▸ GIVEN REQUEST: Please update the part of the hijab post starting with "And though I" and going on through "probably not most." by writing it out again with "abaya" changed to "robe".

▸ SELECTED EXCERPT:
┌──
Yesterday I saw three college women sitting on a park bench at the playground in Minneapolis. They were all in bikini tops and bottoms. Are they oppressed? How about compared to the Somali women sitting on an opposite park bench in full hijab. They had bought into the cultural belief that women ought to bare their bodies for the entire world in order to be valued, receive attention, feel attractive.
But can you imagine the backlash if a Muslim woman wearing a scarf were to write articles, books, provocative magazine articles, about these women being oppressed, forced to wear bikinis, or dominated by men? And yet that is how Muslim women are so often presented in the media. Oppressed. Forced to wear scarves. Dominated by the men in their lives.
So instead, here is a wonderful articles about the hijab, or Islamic head covering:
Hijab and Modesty by Dilshad Ali at the Muslimah Next Door blog on Patheos.
And though I feel it is always best to let the women who actually wear headscarves be the ones to talk about them, here’s an article I wrote for Skirt magazine a few years ago: The Dress on the Back of the Door comparing my black abaya with my pink bikini, and how I wear them both in Djibouti.
Since I live in a Muslim country, as a person who tries to be respectful of local modesty norms, I feel I’ve earned the right to at least bring up the topic now and then.
The scarf seems to have taken on a life of its own, with book covers and titles all making use of it. Most of the time, it is used as a symbol of oppression. But is that what the majority of Muslim women feel? I don’t think so.
Not any more than saying that the majority of non-Muslim women believe that the bikini is a symbol of oppression. Some might say that, but probably not most.
The author in the article above refers to an essay by a woman who calls herself a pagan. This woman talks about covering as sexy and empowering because it allows her to decide how much of her body to reveal, and who gets to see it. She decides, in my own words, that there is just as much beauty in the concealed as in the revealed.
In my experiences in Djibouti with friends, I rarely find women who feel oppressed or forced into covering. And I understand and have experienced the appeal of modesty while also feeling sexy in a full-body covering, which might seem contradictory. Again, there is just as much beauty in the concealed as in the revealed.
└──
Collection entries:
┌──
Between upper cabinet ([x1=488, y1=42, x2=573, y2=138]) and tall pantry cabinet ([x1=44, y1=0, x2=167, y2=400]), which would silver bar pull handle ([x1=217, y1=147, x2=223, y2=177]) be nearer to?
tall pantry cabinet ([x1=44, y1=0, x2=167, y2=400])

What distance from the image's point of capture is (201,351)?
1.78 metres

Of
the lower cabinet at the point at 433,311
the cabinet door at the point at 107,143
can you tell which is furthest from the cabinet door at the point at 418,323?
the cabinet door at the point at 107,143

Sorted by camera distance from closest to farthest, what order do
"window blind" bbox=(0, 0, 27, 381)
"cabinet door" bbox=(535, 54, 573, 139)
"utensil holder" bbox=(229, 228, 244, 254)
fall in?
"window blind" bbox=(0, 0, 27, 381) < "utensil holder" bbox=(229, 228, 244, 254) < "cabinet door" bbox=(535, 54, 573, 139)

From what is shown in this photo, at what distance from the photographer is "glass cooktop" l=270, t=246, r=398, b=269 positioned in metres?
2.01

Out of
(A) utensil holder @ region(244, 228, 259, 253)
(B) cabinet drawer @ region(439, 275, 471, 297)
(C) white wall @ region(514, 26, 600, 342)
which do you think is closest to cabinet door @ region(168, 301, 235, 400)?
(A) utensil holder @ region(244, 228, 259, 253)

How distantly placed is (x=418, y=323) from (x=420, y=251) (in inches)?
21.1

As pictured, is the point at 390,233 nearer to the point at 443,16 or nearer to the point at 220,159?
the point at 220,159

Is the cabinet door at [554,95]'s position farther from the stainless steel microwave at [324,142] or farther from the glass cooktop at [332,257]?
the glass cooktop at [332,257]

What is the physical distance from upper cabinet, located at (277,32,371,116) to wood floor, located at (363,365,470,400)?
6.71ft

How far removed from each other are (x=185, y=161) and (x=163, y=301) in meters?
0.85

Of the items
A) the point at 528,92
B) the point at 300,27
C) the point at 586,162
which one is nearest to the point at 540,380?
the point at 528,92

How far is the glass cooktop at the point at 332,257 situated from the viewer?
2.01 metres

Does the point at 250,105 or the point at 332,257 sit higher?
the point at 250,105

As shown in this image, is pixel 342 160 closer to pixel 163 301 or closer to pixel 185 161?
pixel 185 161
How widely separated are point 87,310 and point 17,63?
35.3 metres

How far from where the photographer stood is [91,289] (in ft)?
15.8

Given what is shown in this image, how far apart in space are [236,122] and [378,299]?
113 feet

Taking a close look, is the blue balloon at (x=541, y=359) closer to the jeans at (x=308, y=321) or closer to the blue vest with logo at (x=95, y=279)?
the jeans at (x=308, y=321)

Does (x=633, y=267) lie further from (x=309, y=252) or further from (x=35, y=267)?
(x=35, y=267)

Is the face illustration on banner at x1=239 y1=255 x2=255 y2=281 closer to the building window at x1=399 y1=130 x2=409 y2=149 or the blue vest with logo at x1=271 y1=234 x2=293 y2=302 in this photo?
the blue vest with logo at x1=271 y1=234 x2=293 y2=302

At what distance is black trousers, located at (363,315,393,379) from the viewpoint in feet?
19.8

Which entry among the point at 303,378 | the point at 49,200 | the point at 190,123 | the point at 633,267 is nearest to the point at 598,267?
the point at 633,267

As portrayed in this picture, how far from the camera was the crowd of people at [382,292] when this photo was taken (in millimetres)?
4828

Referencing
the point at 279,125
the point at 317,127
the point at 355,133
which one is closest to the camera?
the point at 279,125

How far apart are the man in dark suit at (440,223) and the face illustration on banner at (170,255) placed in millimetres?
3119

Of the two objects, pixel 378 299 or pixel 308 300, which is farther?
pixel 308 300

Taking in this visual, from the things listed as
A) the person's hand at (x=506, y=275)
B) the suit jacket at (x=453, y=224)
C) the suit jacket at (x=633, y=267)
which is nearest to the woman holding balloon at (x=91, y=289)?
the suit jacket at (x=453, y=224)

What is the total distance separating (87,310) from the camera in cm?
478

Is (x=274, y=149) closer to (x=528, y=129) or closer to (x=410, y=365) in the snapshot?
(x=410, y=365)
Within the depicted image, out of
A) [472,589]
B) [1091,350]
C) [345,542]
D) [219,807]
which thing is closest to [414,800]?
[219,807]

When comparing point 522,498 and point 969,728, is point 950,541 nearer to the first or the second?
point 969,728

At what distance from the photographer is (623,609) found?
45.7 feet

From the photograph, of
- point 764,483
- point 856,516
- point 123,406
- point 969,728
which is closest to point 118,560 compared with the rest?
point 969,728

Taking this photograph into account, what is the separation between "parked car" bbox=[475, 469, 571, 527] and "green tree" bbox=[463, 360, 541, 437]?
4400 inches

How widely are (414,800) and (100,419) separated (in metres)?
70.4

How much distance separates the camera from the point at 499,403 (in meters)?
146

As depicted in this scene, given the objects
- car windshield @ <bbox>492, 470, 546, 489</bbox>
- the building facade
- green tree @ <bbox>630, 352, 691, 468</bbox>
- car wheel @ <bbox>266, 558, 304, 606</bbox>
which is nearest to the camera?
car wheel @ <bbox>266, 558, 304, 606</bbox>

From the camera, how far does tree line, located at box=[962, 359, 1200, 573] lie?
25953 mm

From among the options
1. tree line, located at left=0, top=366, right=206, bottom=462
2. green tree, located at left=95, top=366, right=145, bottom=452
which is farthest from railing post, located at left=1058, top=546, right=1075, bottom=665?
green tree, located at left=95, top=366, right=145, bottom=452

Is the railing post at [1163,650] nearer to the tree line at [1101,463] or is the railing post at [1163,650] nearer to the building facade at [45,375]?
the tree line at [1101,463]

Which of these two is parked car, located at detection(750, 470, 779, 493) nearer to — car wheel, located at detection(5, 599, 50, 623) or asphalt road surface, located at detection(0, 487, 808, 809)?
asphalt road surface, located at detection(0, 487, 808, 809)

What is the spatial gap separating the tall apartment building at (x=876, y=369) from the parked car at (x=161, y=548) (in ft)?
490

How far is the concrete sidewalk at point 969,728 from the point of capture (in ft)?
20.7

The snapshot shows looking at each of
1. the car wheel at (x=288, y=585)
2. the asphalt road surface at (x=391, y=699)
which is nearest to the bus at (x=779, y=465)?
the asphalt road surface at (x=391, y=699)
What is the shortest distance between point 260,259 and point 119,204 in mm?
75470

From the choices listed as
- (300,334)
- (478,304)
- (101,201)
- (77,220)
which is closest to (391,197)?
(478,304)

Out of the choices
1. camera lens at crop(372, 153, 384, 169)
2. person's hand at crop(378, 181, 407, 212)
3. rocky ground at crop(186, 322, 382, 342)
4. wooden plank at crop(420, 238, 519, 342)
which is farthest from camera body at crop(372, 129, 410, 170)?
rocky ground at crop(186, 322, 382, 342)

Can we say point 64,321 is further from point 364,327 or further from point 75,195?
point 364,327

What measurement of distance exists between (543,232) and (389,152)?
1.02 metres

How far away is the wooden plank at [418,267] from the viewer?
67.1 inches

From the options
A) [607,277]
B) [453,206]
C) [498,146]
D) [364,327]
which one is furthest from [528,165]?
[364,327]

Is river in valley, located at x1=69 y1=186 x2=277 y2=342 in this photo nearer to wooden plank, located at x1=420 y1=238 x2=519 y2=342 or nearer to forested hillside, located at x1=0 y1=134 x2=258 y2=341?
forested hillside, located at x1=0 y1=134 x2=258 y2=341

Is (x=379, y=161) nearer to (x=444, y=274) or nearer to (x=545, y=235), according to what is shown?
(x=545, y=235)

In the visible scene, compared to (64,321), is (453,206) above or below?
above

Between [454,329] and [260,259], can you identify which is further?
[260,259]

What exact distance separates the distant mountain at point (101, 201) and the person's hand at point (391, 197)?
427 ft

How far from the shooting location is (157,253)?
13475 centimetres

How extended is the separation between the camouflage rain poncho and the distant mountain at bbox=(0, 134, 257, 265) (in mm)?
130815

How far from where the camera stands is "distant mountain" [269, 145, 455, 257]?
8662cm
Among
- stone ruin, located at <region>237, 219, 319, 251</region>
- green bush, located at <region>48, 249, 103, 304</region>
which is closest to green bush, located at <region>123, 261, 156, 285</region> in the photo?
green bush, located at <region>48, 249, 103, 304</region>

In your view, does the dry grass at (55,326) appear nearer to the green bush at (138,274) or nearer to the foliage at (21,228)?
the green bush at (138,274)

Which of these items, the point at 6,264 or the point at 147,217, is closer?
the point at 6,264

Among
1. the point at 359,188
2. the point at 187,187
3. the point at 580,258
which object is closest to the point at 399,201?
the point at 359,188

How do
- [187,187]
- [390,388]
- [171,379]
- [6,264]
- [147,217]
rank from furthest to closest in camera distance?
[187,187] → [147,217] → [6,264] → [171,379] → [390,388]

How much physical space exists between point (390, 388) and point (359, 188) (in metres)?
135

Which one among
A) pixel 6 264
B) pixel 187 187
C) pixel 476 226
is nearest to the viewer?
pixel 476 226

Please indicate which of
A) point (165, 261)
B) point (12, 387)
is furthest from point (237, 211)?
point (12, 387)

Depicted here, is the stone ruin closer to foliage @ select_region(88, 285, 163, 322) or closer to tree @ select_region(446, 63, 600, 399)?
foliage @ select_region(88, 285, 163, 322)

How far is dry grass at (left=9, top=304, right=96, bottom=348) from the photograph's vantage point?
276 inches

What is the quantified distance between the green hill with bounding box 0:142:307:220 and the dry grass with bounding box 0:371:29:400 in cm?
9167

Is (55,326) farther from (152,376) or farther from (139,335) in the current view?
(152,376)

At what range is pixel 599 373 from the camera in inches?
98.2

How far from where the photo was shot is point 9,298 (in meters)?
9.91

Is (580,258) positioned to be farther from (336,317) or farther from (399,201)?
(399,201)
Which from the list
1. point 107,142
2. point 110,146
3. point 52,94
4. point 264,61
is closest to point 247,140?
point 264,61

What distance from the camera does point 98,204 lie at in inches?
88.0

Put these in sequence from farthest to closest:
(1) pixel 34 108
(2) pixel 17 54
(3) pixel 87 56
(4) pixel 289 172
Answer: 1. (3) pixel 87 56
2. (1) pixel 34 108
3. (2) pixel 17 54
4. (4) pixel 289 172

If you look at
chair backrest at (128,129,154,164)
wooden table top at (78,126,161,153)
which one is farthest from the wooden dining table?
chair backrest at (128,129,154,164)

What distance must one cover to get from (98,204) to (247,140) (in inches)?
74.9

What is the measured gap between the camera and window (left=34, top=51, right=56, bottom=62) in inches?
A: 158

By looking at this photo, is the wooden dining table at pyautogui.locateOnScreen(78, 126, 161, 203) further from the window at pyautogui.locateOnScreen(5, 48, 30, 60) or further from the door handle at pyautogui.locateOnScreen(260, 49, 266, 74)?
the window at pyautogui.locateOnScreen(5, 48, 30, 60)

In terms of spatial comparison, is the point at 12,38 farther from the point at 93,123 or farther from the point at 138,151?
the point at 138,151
└──
▸ TASK RESPONSE:
And though I feel it is always best to let the women who actually wear headscarves be the ones to talk about them, here’s an article I wrote for Skirt magazine a few years ago: The Dress on the Back of the Door comparing my black robe with my pink bikini, and how I wear them both in Djibouti.
Since I live in a Muslim country, as a person who tries to be respectful of local modesty norms, I feel I’ve earned the right to at least bring up the topic now and then.
The scarf seems to have taken on a life of its own, with book covers and titles all making use of it. Most of the time, it is used as a symbol of oppression. But is that what the majority of Muslim women feel? I don’t think so.
Not any more than saying that the majority of non-Muslim women believe that the bikini is a symbol of oppression. Some might say that, but probably not most.